Un livre remarquable d’Alice Zenitel qui donne un aperçu approfondi de l’histoire récente et compliquée de l’Algérie et des Français d’origine algérienne. L’Art de Perdre couvre la révolte contre la domination française en Algérie, la guerre d’indépendance et la déplacement en France des Harkis. Et c’est un livre qui donne un aperçu et une compréhension de ce que signifie être étiqueté “Harki”.
Le lecteur suit l’histoire d’une famille à travers trois générations. C’est une histoire de colonisation et de révolte. C’est l’histoire de l’intimidation, de la honte, de la peur et de l’injustice. La famille est kabyle, une ethnie berbère avec sa propre langue, son histoire et ses traditions.
Le livre est divisé en trois parties. La première partie décrit la vie d’Ali, en Algérie rurale jusqu’au moment où lui et sa famille sont contraints de partir en 1962. La deuxième partie couvre la vie d’Ali, Yema et de la famille vivant dans les camps puis s’installant en Normandie. La dernière partie concerne Naima, la petite-fille d’Ali vivant dans le Paris contemporain en tant que jeune femme française et sa première visite en Algérie
Hamid, le père de Naima, est déterminé à devenir français dès qu’il le pourra, alors il étudie dur. En grandissant, il devient le principal traducteur de sa famille et de ses voisines. Il rencontre Clarisse, une Française, dans un bar. Ils se marient et ont 4 filles mais Hamid refuse de parler ou même de penser à sa vie en Algérie. Après tout, il est un Français.

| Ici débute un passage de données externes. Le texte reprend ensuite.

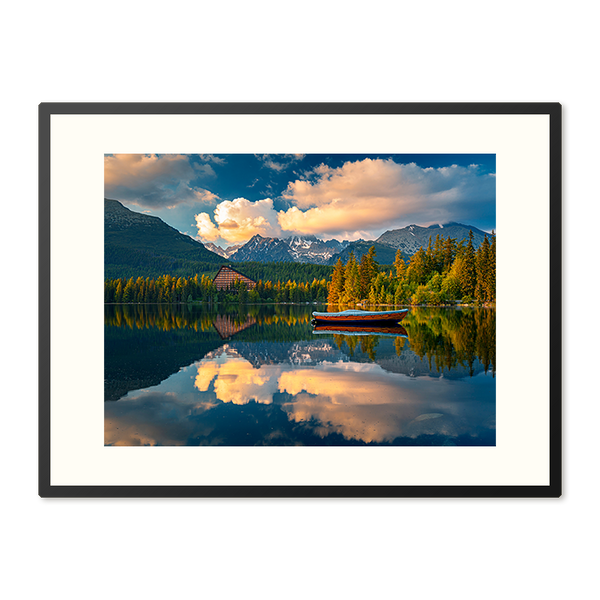 Poster in Lijst Tatra's Ochtendgloed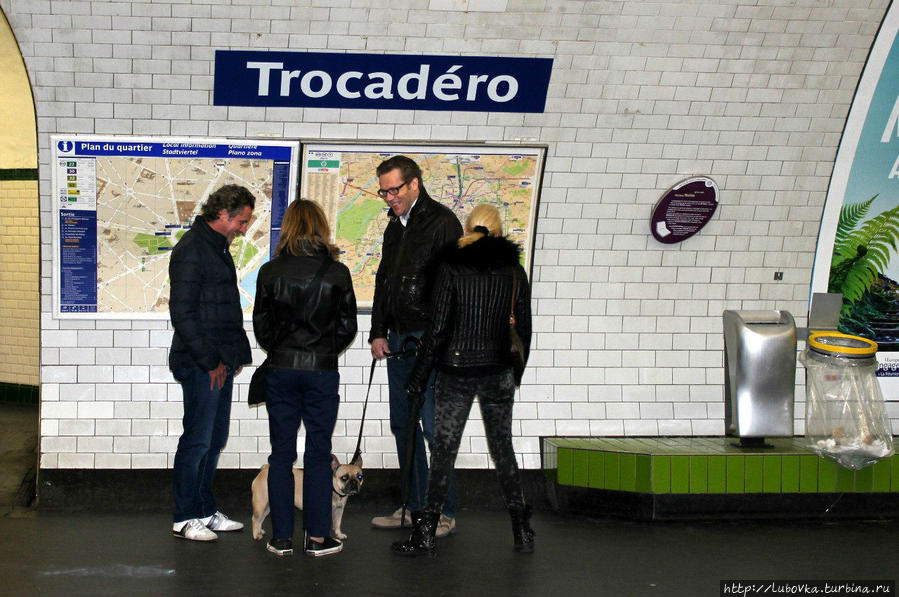 Всё как Не у нас или размышления о Парижском метро Париж, Франция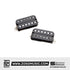 Seymour Duncan Slash 6-String Alnico II Humbucker Set, Black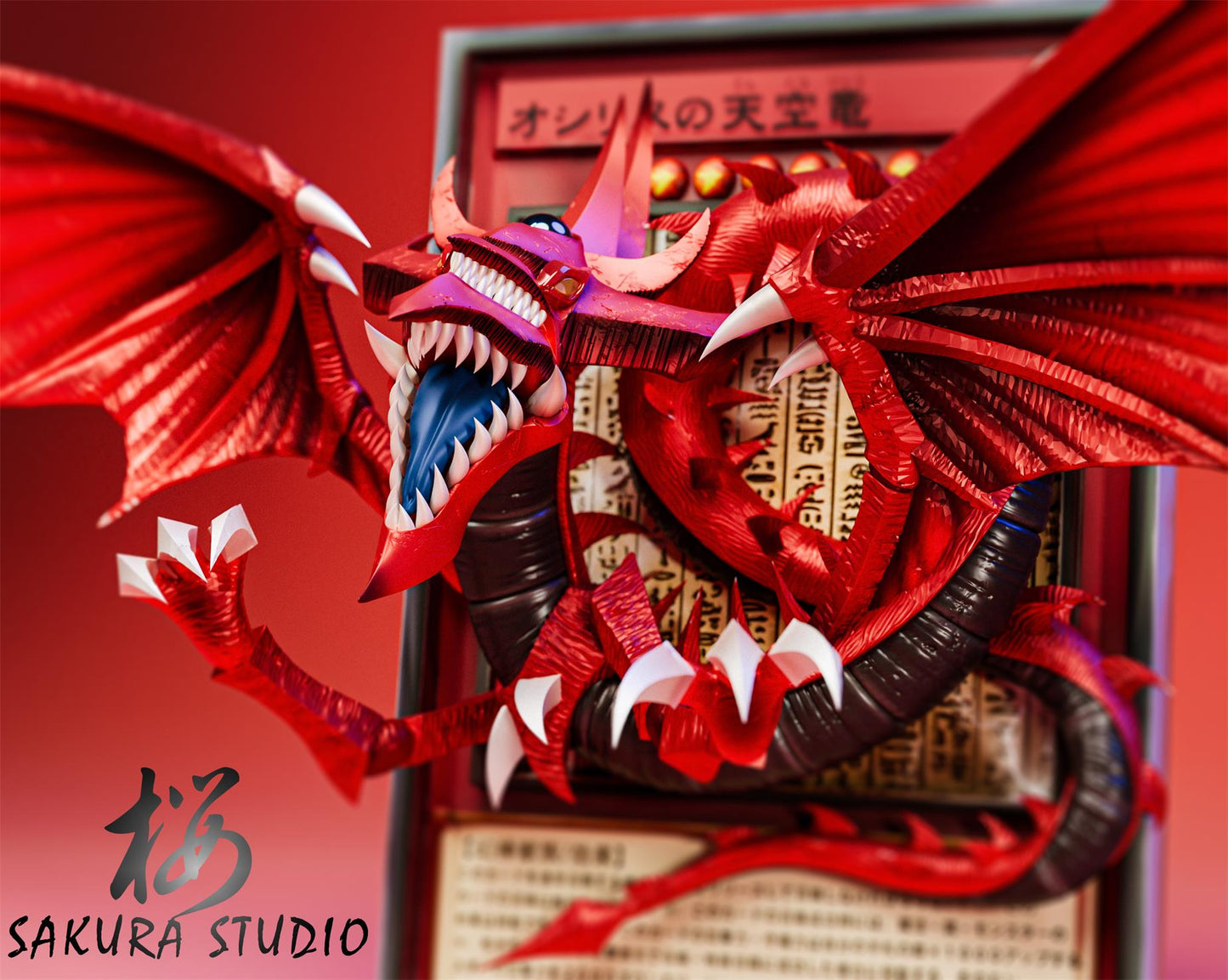 Sakura Studio - Monster Card Series The Egyptian God [PRE-ORDER CLOSED]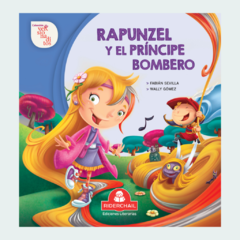 Rapunzel y el príncipe bombero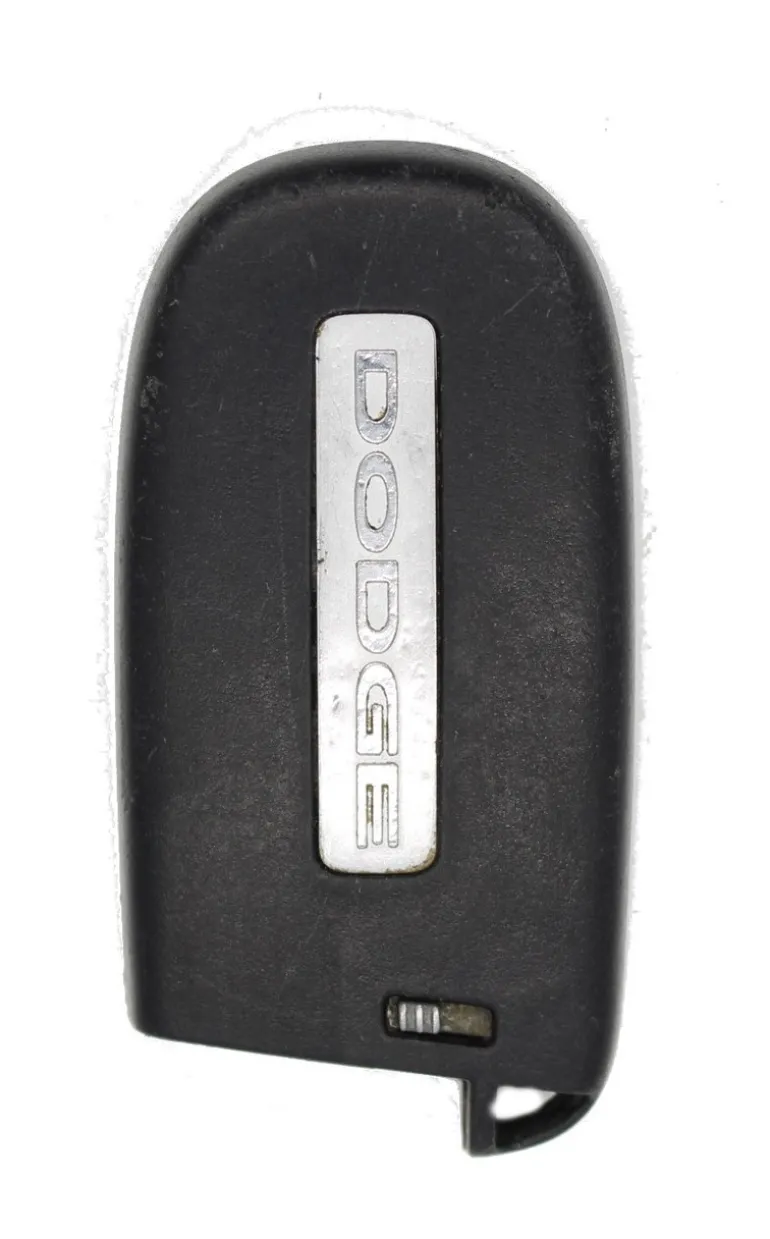 Unrefurbished OEM Dodge 68066349 M3N-40821302 3 Button Key Fob - Grade C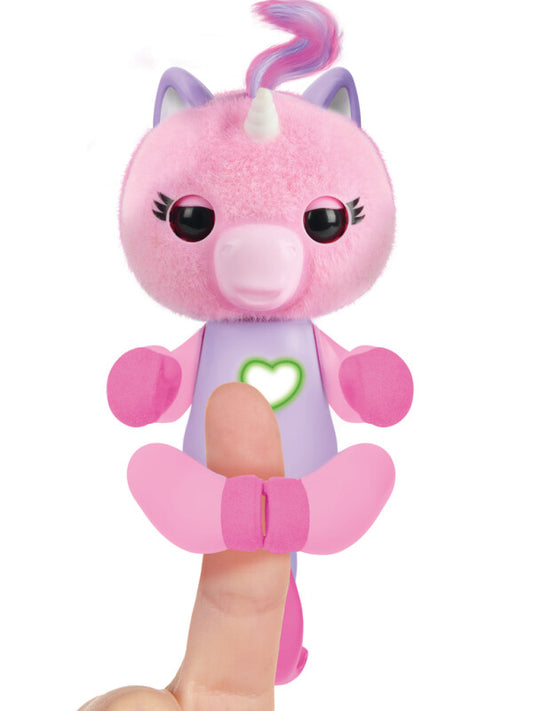 Fingerlings Fortune Telling Fingerling Magic Mood Enhörning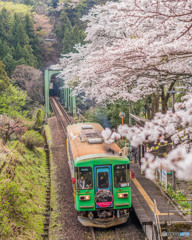 樽見鉄道日当駅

La honte d’être connu comme un “Harki” est si grande que Hamid ne dira jamais à personne en quelle année ils sont arrivés en France, 1962, car cela l’étiquetterait immédiatement. Pendant combien de générations la famille d’Ali va-t-elle être condamnée à être emprisonnée par le passé ?
Peu de gens au Royaume-Uni savent quoi que ce soit de la politique algérienne ou de leur guerre pour l’indépendance. Même en France, peu de gens sont capables de traverser les complexités. Ce livre a donc été une lecture si bienvenue, si intelligemment construit et structuré. Il est facile d’imaginer qu’un homme comme Ali qui a combattu pour les Français pendant la Seconde Guerre mondiale se sentirait fier de faire sa part pour vaincre le fascisme, malgré le fait qu’il soit aussi un fier Algérien. Il ne voulait pas devenir un Harki mais quand il s’agissait de la crise, lui et sa famille n’avaient pas le choix.
Quand Naima visite enfin l’Algérie, les premiers endroits qu’elle visite sont Alger et Tizi Ouzou où elle trouve, en raison de son amitié avec le vieux peintre Lalla, de nombreux types urbains, artistiques – tout comme Paris. Elle a alors l’opportunité de visiter le village de ses grands-parents, et découvre un monde qui a peu changé depuis 60-70 ans. Quels que soient les souvenirs que la famille garde de l’Algérie, c’est de ce village au sommet de la colline, où les enfants entrent et sortent à volonté des maisons, et où il y a une forte ligne de séparation entre hommes et femmes.
Alice Zeniter a écrit : « Les histoires de ces migrants ne parlent pas de pitié, non, elles parlent d’un voyage sans fin, une histoire d’artisanat et d’ingéniosité, de force et de beauté, de départs répétés, et jusqu’à ce que nous parvenions à raconter ces histoires de cette façon, nous les abandonnons, les laissant au mieux à plaindre, et au pire à être haïes et craintes.”
L’auteur décrit le livre comme un roman pour ceux qui veulent déterminer comment ils souhaitent vivre. Le titre est tiré d’un poème ironique d’Elizabeth Bishop.
L’art de perdre est écrit avec une grande intelligence, compassion et compréhension des complexités, des mythes et des malentendus de l’histoire algérienne. Alice Zeniter a écrit son chef-d’œuvre.